Across the course’s two days, participants interacted via video call with specialists from across Europe.
On the first day, Claus Hesseling, a journalist, lecturer and trainer from Germany, outlined the essential questions that journalists should ask themselves when dealing with misinformation. Hesseling explained various methods of photo verification, particularly for images originating from Twitter, Facebook, and Instagram, with participants learning practical skills on how to verify online images. He also demonstrated how to confirm the authenticity of video content, using practical exercises to see how investigative journalists respond to videos from unknown sources.
Meanwhile, the second day’s training was administered by journalists from a range of European countries, including Greece, Slovakia, and Lithuania.
The first session of the second day was held with Slovak journalist, Miroslava Sirotnikova, who gave an overview of the disinformation landscape in her country, and explained how the media and members of civil society are fighting back. Then, in the second session, Kostas Zapeiropoulos from Greece, co-founder of the Mediterranean Institute for Investigative Reporting and author of Alexander the Bot: The Twitter War for the Macedonian Soul, shared his insights on misinformation, which he identifies as a growing threat to democracy.
Following Zapeiropoulos was Sarah Hurtes, who spoke about the rampant levels of disinformation circling online, which she believes is the key reason that Europe is the world’s most vaccine-skeptic region.
Within an amorphous online ecosystem, Hurtes has managed to trace a sophisticated, organised cadre of professionals who work at national and cross-border level to amplify their key anti-vaccine message She shared her experience of identifying the inner workings of the anti-vaccination movement in Europe with the participants.
Later, Edgaras Savickas, an investigative journalist who has worked as a business reporter for Lithuania’s Delfi news portal for more than six years, shared the experience he gained during a major investigation into who is financing fake news in Lithuania, Latvia and Estonia.
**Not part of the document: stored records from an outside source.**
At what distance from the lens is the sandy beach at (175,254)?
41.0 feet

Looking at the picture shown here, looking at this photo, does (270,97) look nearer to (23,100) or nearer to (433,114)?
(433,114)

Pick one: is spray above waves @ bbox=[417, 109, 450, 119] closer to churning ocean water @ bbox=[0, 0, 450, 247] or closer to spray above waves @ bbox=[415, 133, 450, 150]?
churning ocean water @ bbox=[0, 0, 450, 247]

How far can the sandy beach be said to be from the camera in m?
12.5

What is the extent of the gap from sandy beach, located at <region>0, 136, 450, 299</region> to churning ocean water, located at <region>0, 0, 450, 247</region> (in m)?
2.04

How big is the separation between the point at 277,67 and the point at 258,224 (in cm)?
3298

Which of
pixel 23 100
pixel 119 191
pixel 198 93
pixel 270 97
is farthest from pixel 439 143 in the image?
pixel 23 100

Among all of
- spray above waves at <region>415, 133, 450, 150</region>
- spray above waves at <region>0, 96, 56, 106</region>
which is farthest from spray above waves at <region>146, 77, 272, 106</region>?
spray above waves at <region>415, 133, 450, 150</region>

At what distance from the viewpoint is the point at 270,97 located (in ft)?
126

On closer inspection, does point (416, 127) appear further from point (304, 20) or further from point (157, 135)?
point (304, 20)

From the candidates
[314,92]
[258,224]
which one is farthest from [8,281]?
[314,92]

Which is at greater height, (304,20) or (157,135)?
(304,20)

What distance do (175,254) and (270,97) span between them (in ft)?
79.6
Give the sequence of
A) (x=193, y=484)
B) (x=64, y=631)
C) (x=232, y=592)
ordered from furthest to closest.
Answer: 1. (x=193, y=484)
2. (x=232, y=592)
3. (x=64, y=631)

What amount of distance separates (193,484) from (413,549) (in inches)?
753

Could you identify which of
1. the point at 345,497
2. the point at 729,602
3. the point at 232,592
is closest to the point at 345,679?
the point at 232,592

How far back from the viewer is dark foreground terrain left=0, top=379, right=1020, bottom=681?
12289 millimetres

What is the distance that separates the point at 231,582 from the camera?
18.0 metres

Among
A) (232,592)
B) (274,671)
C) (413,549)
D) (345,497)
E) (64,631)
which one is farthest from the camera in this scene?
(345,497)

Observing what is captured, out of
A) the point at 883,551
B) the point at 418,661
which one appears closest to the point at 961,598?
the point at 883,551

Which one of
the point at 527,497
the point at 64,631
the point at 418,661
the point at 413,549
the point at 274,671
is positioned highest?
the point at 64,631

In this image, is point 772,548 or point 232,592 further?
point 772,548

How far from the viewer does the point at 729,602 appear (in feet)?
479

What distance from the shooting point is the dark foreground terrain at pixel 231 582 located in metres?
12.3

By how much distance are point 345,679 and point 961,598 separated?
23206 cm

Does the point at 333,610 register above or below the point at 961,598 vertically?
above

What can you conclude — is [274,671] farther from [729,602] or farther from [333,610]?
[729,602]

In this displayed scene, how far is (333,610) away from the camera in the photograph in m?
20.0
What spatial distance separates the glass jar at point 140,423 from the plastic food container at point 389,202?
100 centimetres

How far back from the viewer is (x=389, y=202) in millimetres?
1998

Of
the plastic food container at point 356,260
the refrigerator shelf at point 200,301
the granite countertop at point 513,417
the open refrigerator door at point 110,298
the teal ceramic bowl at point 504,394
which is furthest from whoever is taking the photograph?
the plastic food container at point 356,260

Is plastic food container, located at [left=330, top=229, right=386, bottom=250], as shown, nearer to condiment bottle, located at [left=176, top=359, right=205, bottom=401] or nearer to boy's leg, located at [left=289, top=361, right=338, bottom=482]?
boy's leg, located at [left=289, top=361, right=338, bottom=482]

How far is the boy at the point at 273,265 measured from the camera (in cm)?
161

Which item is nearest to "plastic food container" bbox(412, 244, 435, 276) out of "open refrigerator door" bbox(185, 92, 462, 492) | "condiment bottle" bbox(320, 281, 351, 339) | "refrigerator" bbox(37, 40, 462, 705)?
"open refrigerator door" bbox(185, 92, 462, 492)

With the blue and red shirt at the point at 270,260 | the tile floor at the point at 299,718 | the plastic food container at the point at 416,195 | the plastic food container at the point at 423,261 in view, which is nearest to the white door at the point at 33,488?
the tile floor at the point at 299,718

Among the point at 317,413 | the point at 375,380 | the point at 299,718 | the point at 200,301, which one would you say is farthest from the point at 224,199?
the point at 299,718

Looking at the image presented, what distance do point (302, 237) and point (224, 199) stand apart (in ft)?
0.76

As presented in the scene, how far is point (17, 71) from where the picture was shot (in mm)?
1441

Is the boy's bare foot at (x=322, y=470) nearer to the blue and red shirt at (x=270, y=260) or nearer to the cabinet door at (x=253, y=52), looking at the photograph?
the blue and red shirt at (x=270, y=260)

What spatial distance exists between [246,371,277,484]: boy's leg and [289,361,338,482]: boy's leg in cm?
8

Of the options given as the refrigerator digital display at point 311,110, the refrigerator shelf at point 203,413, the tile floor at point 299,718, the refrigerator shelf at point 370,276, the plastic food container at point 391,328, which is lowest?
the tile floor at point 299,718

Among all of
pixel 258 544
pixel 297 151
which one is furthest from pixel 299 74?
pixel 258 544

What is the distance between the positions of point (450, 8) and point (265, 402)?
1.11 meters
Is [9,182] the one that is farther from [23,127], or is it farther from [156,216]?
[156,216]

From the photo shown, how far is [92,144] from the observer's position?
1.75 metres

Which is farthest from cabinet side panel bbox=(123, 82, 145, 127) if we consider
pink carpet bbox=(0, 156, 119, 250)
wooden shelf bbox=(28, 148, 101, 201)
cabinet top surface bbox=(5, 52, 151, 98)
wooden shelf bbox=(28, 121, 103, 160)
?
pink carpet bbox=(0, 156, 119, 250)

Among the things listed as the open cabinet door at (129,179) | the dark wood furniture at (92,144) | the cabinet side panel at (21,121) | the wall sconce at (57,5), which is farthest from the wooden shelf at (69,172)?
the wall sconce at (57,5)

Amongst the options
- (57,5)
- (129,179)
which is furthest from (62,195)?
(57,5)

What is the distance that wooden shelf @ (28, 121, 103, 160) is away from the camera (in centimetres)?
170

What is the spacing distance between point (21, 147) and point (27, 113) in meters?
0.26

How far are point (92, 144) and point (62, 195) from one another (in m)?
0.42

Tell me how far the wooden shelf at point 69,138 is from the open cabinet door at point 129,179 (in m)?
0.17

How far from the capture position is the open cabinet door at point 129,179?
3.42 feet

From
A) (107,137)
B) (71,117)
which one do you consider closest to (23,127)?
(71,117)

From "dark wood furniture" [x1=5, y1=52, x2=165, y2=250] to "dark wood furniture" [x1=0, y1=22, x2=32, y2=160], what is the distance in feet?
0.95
Following Savickas’ session, Darren Loucaides, a UK journalist based in Spain, shared his insight learned from a cross-border, four-country investigation into how disinformation campaigns by hostile foreign actors have affected Europe.
A total of 32 participants took part in the training, 23 of whom were women. BIRN and IPI believe that through this program, journalists from Kosovo received insight information on how to tackle fake news and misinformation, helping them to spot fake news through different tools and provide verified information.